Special Section: College/Back to School
Parental choice in Milwaukee remains intact
Program allows 15,000 low income students to attend private schools
The Milwaukee Parental Choice Program will remain intact and
preserve the right of participating parents to choose the best
educational environment for their children under an agreement on
the state budget.
The program had come under significant scrutiny during budget
deliberations and faced proposals offered by Senate Democrats
that would have effectively ended the program.
The program allows up to 15,000 low income parents in Milwaukee
to choose private schools for the children. Currently, about
9,600 students attend 103 private schools under the program.
Studies show that the program results in higher parent
satisfaction, increased parental involvement, and positive
responses from public schools in Milwaukee.
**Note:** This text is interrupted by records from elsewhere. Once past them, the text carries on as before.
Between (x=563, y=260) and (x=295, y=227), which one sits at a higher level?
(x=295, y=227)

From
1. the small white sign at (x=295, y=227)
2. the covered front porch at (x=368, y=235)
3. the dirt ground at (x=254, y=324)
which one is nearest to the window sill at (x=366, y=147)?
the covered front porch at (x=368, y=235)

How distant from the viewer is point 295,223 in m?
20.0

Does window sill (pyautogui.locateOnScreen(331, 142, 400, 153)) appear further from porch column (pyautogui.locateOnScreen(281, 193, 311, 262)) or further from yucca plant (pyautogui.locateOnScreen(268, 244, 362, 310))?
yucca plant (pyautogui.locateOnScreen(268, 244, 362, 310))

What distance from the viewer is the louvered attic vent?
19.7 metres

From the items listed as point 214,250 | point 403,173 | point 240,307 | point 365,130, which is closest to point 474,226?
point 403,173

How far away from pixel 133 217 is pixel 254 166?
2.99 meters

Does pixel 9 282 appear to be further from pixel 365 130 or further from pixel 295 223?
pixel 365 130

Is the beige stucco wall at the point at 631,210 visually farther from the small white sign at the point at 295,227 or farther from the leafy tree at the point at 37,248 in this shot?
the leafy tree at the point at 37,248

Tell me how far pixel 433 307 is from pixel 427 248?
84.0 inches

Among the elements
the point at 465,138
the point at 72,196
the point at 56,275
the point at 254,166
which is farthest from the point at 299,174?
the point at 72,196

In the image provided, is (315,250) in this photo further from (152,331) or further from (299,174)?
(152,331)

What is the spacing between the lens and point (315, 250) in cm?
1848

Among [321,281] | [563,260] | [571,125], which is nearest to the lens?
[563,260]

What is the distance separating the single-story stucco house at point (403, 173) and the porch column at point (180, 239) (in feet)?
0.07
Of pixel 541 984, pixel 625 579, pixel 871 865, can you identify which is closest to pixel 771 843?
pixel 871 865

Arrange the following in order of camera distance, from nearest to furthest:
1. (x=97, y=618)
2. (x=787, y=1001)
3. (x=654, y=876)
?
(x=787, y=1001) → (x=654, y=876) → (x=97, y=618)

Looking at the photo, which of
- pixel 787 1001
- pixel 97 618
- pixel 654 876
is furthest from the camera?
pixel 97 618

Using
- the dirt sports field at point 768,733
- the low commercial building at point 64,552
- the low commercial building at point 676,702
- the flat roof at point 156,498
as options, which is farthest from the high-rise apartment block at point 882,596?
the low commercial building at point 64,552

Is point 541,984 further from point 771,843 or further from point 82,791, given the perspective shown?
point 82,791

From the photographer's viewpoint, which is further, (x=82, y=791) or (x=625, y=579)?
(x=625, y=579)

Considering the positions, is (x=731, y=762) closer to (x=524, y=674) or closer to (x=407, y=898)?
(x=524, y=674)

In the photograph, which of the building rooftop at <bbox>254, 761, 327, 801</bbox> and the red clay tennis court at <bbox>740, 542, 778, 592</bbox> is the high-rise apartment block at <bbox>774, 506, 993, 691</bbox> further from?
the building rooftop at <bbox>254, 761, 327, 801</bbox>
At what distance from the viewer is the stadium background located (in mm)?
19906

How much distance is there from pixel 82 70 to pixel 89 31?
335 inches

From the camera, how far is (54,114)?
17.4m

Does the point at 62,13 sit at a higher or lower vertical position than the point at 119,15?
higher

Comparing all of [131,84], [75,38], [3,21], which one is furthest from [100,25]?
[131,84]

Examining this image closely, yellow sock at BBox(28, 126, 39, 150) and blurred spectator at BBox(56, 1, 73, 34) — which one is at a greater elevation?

The program also has
generated $55 million of planned and completed private investment
to expand classroom space in some of the most distressed
neighborhoods in the city.
Members of the legislature's conference committee announced
agreement on a budget package, July 25, 2001, in Madison. The
agreement includes resolution of a funding issue that concerned
school districts outside Milwaukee. The new method of funding
ensures that no school district gains or loses as a consequence
of school choice.
"Parents not only in Milwaukee, but in the state of Wisconsin
have been affirmed by the state legislature that their role in
the development of their child's values and education is a right
that will be supported by the state. The common good prevailed,"
stated Lee Nagel, President of the Wisconsin Council of Religious
and Independent Schools.
Preservation of the choice program was achieved in large part
through the leadership of Assembly Speaker Scott Jensen, Rep.
John Gard and their colleagues in the Republican Assembly Caucus,
and the efforts of Representative Antonio Riley, Sen. Alberta
Darling, Sen. Bob Welch, and Gov. Scott McCallum.